Days later, UNC officials accepted Nyang’oro’s resignation as chairman of the African and Afro-American Studies department, and last month, a university-commissioned investigation found that Nyang’oro and his former longtime assistant had offered more than 200 lecture-style classes that never met. Among them were Austin’s class and the three taken by McAdoo that got him in trouble with the NCAA.
Early no-show classes
McAdoo had enrolled in the first of the classes in his first semester as a freshman. He had taken all three before he began his sophomore year. Court records show he was assigned a mentor, Jennifer Wiley, a student who served as a tutor. Typically, mentors are assigned to academically challenged students.
Wiley was later accused of committing academic fraud by providing footnotes, bibliographies and other improper help for McAdoo and other football players on their papers. A key factor in finding McAdoo culpable was that he turned to Wiley for help on sourcing instead of his regular tutor, according to the court decision.
Not addressed in the decision: Whether university officials told the NCAA that the three classes they investigated regarding McAdoo never met. In recent weeks, a senior associate athletic director, John Blanchard, has acknowledged he knew about the no-show classes at least as early as 2006. He has said he told a faculty athletics committee about the classes, but several faculty members and a former chancellor say they have no recollection of such a report.
Bob Orr, a former state Supreme Court justice who filed a brief on McAdoo’s behalf, said the court’s ruling was “disappointing but somewhat predictable.”
“It’s still bitterly ironic,” Orr said, “that Mike has been primarily punished for a paper turned in to a class that no one has admitted teaching.”
A joint obligation
The court said that McAdoo had an obligation to report academic fraud under NCAA regulations, and did not.

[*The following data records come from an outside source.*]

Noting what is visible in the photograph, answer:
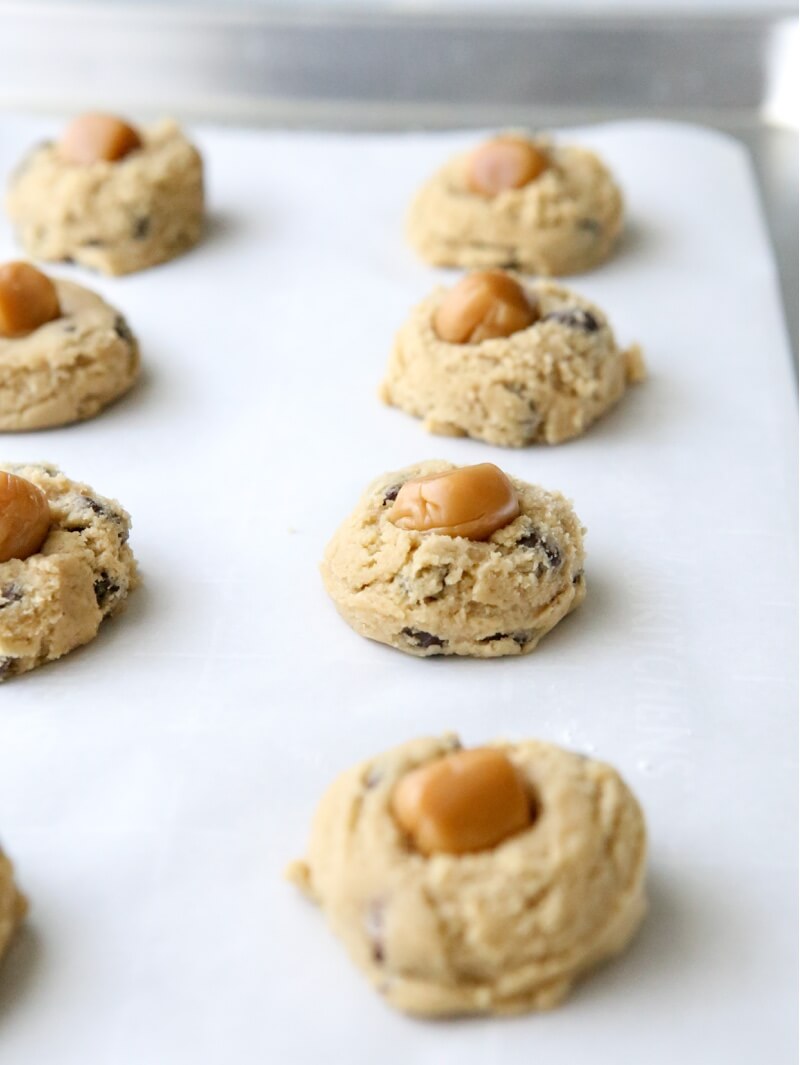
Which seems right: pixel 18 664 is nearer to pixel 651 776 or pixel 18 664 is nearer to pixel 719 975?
pixel 651 776

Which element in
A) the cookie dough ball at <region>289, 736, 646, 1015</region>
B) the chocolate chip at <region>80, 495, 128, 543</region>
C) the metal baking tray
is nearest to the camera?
the cookie dough ball at <region>289, 736, 646, 1015</region>

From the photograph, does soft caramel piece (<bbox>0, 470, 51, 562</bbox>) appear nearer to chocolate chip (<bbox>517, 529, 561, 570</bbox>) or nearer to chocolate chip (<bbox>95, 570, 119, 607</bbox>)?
chocolate chip (<bbox>95, 570, 119, 607</bbox>)

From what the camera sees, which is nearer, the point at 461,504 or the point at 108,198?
the point at 461,504

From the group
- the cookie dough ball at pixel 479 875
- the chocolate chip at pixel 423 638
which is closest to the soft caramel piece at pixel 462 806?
the cookie dough ball at pixel 479 875

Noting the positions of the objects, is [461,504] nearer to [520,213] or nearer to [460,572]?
[460,572]

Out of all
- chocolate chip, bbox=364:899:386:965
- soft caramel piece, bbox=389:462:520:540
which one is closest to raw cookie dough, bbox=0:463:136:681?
soft caramel piece, bbox=389:462:520:540

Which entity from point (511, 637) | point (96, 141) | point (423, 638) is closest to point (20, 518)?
point (423, 638)

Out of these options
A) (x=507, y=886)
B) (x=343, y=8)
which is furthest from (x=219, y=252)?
(x=507, y=886)

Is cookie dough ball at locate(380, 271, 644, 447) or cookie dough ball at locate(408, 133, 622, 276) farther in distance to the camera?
cookie dough ball at locate(408, 133, 622, 276)
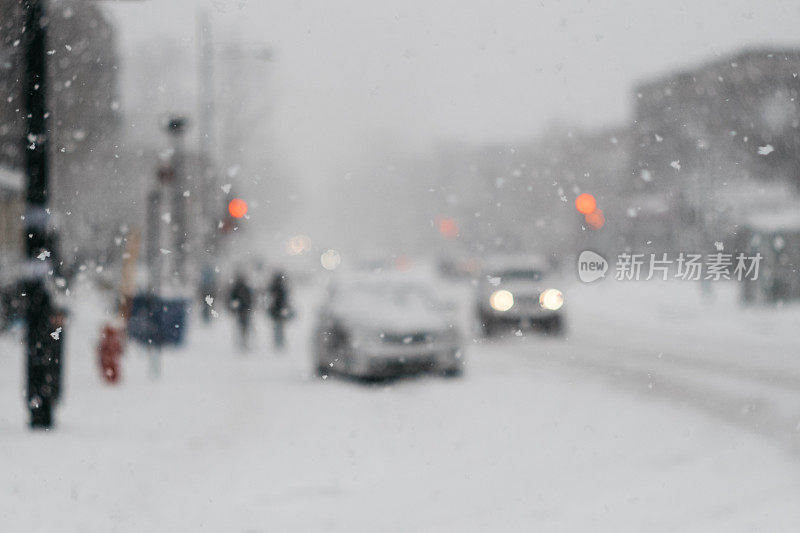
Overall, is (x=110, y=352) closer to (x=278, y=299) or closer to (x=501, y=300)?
Result: (x=278, y=299)

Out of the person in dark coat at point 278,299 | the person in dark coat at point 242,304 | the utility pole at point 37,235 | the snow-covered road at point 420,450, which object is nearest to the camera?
the snow-covered road at point 420,450

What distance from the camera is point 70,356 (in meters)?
16.4

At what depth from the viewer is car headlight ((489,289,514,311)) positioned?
2066 cm

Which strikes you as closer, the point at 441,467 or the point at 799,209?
the point at 441,467

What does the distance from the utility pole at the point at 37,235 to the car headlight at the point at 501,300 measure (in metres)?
13.5

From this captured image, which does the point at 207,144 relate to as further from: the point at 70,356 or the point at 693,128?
the point at 693,128

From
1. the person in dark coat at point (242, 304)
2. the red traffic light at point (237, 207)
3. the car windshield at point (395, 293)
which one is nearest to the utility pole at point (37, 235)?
the car windshield at point (395, 293)

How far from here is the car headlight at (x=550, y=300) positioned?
20.5 metres

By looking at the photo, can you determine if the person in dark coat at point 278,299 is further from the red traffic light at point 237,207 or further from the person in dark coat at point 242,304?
the red traffic light at point 237,207

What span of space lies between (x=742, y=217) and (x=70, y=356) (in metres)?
17.7

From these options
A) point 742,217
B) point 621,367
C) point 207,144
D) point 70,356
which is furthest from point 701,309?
point 70,356

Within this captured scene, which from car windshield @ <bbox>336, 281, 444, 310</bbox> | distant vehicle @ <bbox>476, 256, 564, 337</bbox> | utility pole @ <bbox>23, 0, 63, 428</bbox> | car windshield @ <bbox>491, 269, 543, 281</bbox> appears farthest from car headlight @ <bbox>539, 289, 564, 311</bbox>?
utility pole @ <bbox>23, 0, 63, 428</bbox>

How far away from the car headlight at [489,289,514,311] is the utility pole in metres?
13.5

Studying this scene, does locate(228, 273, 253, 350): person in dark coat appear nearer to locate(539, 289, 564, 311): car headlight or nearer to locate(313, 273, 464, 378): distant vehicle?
locate(313, 273, 464, 378): distant vehicle
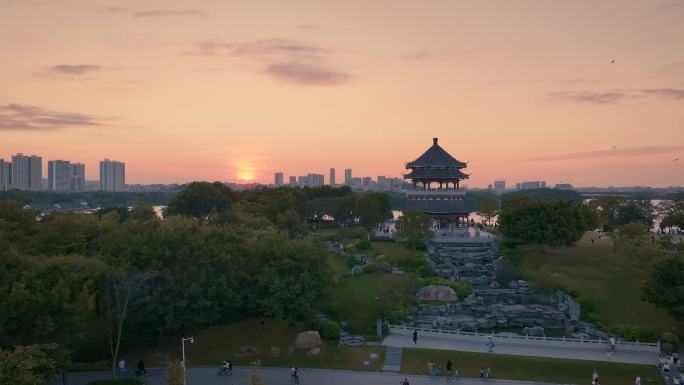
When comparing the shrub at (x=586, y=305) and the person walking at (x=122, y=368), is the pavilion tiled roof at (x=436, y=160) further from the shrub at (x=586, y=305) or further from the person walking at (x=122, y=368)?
the person walking at (x=122, y=368)

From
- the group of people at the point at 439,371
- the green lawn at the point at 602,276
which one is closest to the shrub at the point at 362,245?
the green lawn at the point at 602,276

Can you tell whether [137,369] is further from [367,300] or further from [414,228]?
[414,228]

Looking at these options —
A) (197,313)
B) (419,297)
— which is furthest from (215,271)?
(419,297)

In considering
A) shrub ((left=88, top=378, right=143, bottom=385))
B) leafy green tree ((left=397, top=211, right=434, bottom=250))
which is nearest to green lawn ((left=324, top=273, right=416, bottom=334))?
leafy green tree ((left=397, top=211, right=434, bottom=250))

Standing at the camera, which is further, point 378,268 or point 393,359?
point 378,268

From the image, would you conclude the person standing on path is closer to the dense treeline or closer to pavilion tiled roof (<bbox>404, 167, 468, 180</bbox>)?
the dense treeline

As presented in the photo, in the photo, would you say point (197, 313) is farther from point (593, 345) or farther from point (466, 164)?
point (466, 164)

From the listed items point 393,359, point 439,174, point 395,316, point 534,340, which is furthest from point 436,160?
point 393,359
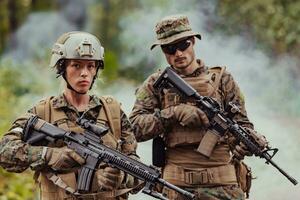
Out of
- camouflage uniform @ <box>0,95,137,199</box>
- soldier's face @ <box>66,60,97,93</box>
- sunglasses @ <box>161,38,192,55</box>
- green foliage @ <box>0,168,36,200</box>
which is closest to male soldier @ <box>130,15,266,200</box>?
sunglasses @ <box>161,38,192,55</box>

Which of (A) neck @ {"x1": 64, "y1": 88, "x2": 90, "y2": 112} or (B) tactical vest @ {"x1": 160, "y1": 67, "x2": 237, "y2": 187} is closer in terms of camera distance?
(A) neck @ {"x1": 64, "y1": 88, "x2": 90, "y2": 112}

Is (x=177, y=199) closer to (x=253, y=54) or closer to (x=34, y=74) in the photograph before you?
(x=253, y=54)

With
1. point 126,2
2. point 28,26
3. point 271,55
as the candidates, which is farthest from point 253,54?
point 28,26

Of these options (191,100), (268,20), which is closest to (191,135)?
(191,100)

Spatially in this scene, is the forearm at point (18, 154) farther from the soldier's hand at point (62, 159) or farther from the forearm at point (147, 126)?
the forearm at point (147, 126)

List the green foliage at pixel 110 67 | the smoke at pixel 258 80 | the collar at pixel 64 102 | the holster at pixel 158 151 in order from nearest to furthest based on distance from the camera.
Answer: the collar at pixel 64 102 < the holster at pixel 158 151 < the smoke at pixel 258 80 < the green foliage at pixel 110 67

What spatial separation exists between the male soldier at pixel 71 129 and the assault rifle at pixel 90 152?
50 millimetres

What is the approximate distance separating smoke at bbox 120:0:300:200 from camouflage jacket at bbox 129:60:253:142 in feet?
9.36

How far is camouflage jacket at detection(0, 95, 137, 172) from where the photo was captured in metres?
5.23

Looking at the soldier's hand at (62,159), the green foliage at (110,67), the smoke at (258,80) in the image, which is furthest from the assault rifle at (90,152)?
the green foliage at (110,67)

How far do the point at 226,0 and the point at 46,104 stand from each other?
8.67 m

David Ridpath, a sports administration professor at Ohio University and a former assistant athletic director at Marshall University, said the university should have reported that McAdoo was in bogus classes under the same requirement.

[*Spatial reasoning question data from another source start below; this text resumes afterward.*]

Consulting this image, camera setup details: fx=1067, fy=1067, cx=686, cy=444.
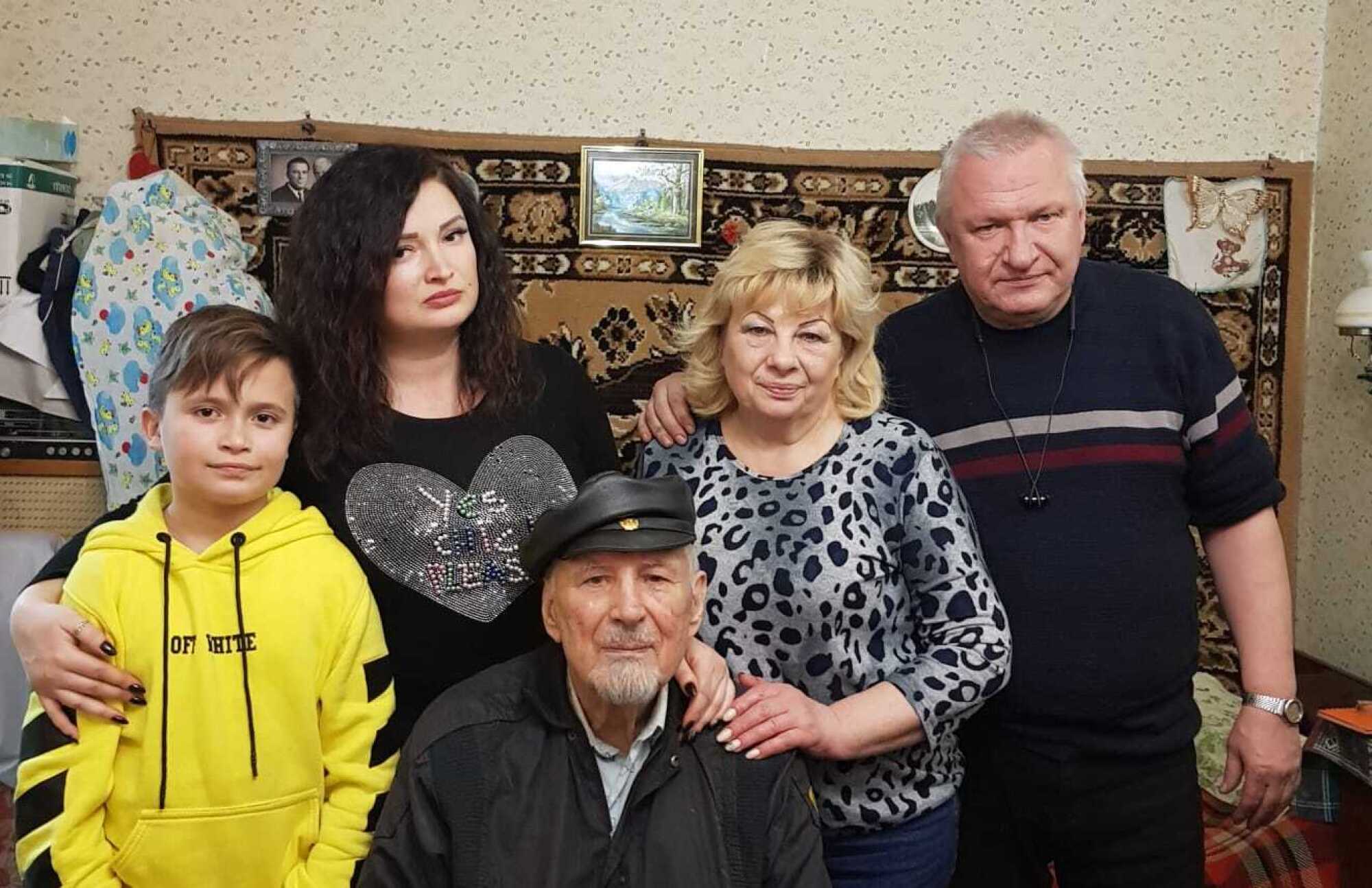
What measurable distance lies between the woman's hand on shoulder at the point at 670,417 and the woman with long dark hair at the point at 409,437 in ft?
0.55

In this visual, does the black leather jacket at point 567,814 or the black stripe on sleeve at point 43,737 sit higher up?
the black stripe on sleeve at point 43,737

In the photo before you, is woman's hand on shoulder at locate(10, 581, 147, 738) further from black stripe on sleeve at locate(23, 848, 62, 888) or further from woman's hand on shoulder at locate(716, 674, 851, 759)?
woman's hand on shoulder at locate(716, 674, 851, 759)

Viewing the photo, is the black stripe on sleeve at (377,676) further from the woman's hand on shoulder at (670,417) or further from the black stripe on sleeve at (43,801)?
the woman's hand on shoulder at (670,417)

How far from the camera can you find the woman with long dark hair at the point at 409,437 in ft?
5.33

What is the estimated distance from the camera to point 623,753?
1479 mm

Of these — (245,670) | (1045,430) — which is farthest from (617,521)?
(1045,430)

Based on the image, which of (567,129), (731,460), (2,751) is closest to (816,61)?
(567,129)

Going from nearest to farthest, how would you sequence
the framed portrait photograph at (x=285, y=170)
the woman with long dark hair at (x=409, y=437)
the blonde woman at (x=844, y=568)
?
1. the blonde woman at (x=844, y=568)
2. the woman with long dark hair at (x=409, y=437)
3. the framed portrait photograph at (x=285, y=170)

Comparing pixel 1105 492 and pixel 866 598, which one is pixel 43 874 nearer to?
pixel 866 598

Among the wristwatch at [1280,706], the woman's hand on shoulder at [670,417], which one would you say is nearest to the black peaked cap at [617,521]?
the woman's hand on shoulder at [670,417]

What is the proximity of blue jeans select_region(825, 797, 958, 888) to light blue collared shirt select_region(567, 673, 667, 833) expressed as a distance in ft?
1.12

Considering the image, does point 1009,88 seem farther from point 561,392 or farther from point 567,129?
point 561,392

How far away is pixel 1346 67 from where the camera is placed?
2.91 m

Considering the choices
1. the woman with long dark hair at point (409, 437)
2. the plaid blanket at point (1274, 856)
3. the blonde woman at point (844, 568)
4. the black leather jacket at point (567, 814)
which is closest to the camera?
the black leather jacket at point (567, 814)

UNC declined to comment on that aspect of the case, citing the federal Family Educational Rights and Privacy Act, which is supposed to protect students’ education records.
NCAA officials would not address it either. But they did comment on the appellate court’s decision.
“We are pleased with the appellate court’s decision to uphold the dismissal of this case,” Donald M. Remy, NCAA executive vice president and general counsel, said in a statement. “As we have stated previously, academic integrity is critically important to intercollegiate athletics and something that is expected from all student-athletes.”